Financial Management (Financial Management Association), Winter, 1992 by Robert C. Merton, Zvi Bodie

Because of the natural tension between the guarantor and the insured intermediary over asset valuation, a key element of a mark-to-market system is that it seeks to minimize the opportunities for manipulation. Especially if its assets are traded infrequently, the intermediary has information about their true values that is not costlessly available to other parties including the guarantor. As indicated, the intermediary's incentives favor biased-high estimates of prices of its assets and biased-low estimates of the prices of its liabilities. Thus, while the intermediary may have information that could improve the accuracy of the valuation, it may be optimal to neglect its inclusion in the mark-to-market estimates, if inclusion of this information requires too much discretion on the part of the intermediary. That is, the accuracy of the valuation procedure is important, but just as important is that the procedure be known, agreed upon by both parties in advance, and difficult to manipulate.(23) In sum, a proper mark-to-market model is one that, specified ex ante, gives the best estimate of market price, using verifiable data.

A word on book values in a monitoring system. It is sometimes suggested that circumstances in which estimates of market prices are "noisy" are ones that favor using book values -- that is, amortized acquisition cost. This seems to us to be a non sequitur. We are not aware of scientific evidence that book values are the best estimates of market prices, especially for financial assets of the kind held by intermediaries. Indeed, since financial assets whose prices are observable fluctuate substantially over time, it is highly unlikely that the best-fitting unbiased, nonmanipulatable model would produce values that remain virtually constant (around predictable amortized acquisition cost) over time. Standard accounting rules for marking down book values of assets, such as creating a reserve for bad loans, are usually subject to considerable management discretion. One would therefore expect that for monitoring purposes, the guarantor would be reluctant to let an insured intermediary use book values for illiquid assets. There is a certain irony that the assets with the most uncertainty about their values would be valued by a book system which produces almost no variation in price.

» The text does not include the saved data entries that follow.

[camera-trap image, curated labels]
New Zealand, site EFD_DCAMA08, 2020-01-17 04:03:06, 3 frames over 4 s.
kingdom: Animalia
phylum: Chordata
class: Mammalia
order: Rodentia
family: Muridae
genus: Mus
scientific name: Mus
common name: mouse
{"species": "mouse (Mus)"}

Just as it is important to mark the assets to market, so guaranteed liabilities must also be marked to market. Otherwise, the exposure or shortfall estimates of the difference between asset value and promised liability payment value are distorted, and the monitoring process can become dysfunctional. In the case of broker margin loans or demand deposits, the guaranteed liability is equal to the original principal plus accrued interest. More generally, as in the case of annuities and other insurance policies, the stream of promised payments can stretch far into the future. The question of how to compute the present value of the payments that are guaranteed is, therefore, an important issue.